Starting at the top of the entries below, set down each line exactly as written, and stop after the line containing "804), (1127, 874)".
═══
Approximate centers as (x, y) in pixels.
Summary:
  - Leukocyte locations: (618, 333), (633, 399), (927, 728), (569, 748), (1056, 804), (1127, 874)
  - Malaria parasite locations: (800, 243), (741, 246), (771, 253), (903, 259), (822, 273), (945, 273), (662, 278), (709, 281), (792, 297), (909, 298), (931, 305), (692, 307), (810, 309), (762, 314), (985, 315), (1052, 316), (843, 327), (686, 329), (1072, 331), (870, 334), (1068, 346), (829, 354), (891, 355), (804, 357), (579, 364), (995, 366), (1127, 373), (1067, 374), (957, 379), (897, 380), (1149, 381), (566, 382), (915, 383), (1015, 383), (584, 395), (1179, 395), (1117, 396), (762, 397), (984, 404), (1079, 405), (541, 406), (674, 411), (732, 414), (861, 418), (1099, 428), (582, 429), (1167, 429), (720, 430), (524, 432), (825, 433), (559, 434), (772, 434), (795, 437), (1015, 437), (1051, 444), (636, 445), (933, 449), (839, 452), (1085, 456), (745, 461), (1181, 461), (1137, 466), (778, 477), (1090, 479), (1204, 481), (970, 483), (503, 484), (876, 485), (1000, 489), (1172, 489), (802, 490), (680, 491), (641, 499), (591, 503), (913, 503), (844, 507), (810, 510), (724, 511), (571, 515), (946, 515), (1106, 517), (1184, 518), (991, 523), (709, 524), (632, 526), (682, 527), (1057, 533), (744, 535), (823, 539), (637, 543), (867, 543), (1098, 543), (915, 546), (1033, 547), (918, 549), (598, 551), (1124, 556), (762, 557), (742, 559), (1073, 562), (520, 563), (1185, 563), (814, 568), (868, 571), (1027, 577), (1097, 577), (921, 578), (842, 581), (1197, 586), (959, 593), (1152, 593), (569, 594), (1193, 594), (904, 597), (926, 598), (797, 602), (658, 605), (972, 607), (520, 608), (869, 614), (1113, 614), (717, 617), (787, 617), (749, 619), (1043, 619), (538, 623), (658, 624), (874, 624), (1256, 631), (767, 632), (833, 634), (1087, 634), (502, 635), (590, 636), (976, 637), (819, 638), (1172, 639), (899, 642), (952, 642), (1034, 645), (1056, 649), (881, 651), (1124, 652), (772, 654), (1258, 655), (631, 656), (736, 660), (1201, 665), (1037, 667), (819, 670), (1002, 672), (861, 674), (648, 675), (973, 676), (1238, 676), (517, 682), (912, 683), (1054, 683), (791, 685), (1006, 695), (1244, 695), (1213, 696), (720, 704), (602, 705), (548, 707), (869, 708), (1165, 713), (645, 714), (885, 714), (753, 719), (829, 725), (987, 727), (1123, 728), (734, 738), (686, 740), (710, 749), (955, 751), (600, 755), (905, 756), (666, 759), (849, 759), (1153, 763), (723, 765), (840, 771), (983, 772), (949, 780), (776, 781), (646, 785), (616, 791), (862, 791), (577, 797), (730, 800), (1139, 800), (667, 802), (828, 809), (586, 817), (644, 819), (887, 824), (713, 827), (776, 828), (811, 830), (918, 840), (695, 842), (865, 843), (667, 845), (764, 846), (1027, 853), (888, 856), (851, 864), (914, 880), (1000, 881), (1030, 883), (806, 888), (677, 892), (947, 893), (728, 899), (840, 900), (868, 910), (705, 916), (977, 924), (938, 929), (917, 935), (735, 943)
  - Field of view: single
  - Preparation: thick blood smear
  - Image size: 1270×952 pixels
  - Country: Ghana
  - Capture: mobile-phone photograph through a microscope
═══
## ANSWER TO THIS PROBLEM
Approximate centers as (x, y) in pixels.
Summary:
  - Leukocyte locations: (618, 333), (633, 399), (927, 728), (569, 748), (1056, 804), (1127, 874)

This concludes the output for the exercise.